2017 Hamburg Recordings 1967

The MONKS - Black Monk Time (1966)
Par JOVIAL le 12 Juillet 2013          Consultée 3588 fois

Avoir la prétention d’affirmer pouvoir résumer l’œuvre des MONKS en seulement quelques paragraphes est sans aucun doute une folie, mais l’impact et la force de cette dernière nous obligent toutefois à tenter l’expérience. Car ces cinq bien étranges moines, complètement oubliés de nos jours, ont en l’espace d’une demi-heure ouvert la voie à plusieurs centaines de groupes qui officieront par la suite dans des styles pourtant très éloignés les uns des autres, et ce grâce à un seul et unique skeud, aussi puissant que novateur, justement sorti à la confluence de deux époques bien distinctes dans l’histoire de la musique. Évidemment, dire que les MONKS auraient à eux-seuls changé la face du rock en cette année 1966 est une pure ânerie et il nous faudrait ainsi rendre hommage à ces autres acteurs de l’ombre que furent par exemple Frank ZAPPA, THE FUGS, THE GODZ, The Red Krayola, THE SILVER APPLES et autres noms barbares de l’underground américain pour parfaitement expliquer la naissance d’un rock « autre », voulant à tout prix aller plus loin, ne plus s’en tenir aux codes des modèles en circulation et, avant tout, se faire plaisir en jouant SA musique sans tenir compte de l’avis du grand public.

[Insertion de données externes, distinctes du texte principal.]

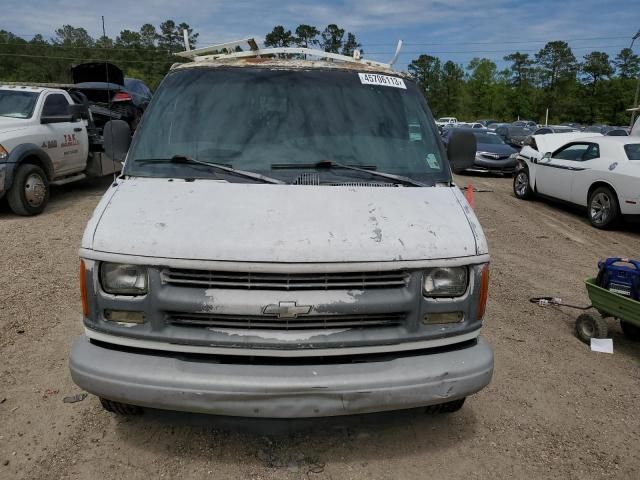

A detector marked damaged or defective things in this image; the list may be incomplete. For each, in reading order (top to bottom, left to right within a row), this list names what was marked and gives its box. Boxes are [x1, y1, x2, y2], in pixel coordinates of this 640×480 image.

Se faire plaisir était justement le maître-mot des MONKS au départ. Les membres du groupe se rencontrent en effet en 1961 alors qu’ils effectuent leur service militaire sur la base américaine de Gelnhausen en Allemagne de l’Ouest. Leur passion commune pour le surf rock californien les conduit bientôt à jouer ensemble au sein d’une première formation, nommée The Five Torquays, qui commence dès le départ de leur garnison hessienne à écumer les bars et clubs locaux. La naissance des véritables MONKS n’intervient cependant qu’en 1965, lorsque nos Américains font la connaissance des artistes Walther Niemann et Karl-Heinz Remy, deux illuminés se prétendant philosophes révolutionnaires mais également producteurs de génie, qui leur proposent bien rapidement de passer à la vitesse supérieure et de se forger une nouvelle identité, une nouvelle esthétique, rompant avec le « baroque » des ROLLING STONES, « les trucs pour grand-mères » des BEATLES et, finalement, tout le reste. Gary, Larry, Roger, Eddie et Dave se rasent alors la tête à la manière des moines du Moyen-Âge et ne portent plus sur scène que les sobres frusques de pasteurs protestants. Enfin, les textes eux-aussi changent à leur tour : si la mythique « Monk Time » s’affiche comme une protest song anti-Vietnam, les autres chansons parodient caustiquement les niaiseries de leurs voisins anglais, en se réclamant parfois du dadaïsme, mais certainement plus d’un esprit je-m’en-foutiste que la postérité qualifiera plus tard de « protopunk ».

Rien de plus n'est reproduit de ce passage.